--- WORK INSTRUCTIONS ---
Every line below that contains the word "this" must be copied.

Stored data entries:
[Start of Attachment]

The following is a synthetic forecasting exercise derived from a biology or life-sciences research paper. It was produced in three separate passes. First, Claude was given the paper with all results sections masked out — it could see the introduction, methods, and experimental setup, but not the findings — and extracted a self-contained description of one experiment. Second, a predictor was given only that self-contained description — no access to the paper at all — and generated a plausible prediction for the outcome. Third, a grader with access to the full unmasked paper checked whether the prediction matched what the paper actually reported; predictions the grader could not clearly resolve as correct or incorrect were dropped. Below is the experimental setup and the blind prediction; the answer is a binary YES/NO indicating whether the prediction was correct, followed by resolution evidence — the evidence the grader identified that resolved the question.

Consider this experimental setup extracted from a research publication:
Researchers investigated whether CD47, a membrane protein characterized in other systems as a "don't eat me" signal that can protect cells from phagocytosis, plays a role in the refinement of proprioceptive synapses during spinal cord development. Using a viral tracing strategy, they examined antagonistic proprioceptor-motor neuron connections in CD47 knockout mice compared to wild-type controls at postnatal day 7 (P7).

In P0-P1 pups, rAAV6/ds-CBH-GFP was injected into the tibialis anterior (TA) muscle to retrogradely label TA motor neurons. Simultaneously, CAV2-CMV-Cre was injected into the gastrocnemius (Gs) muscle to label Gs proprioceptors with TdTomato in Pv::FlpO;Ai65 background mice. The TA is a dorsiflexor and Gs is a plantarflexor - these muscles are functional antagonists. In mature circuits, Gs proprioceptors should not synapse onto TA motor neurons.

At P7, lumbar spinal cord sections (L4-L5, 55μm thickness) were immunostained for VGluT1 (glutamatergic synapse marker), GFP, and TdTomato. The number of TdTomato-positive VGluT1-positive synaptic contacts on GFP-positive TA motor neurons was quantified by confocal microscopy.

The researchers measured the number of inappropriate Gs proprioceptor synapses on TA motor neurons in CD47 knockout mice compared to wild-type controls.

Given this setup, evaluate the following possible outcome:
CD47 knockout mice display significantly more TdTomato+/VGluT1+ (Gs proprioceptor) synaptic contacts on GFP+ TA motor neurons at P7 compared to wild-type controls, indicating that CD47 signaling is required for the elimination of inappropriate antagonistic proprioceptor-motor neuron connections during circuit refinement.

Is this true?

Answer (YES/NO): YES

[End of Attachment]

--- TASK ANSWER ---
Consider this experimental setup extracted from a research publication:
Given this setup, evaluate the following possible outcome:
Is this true?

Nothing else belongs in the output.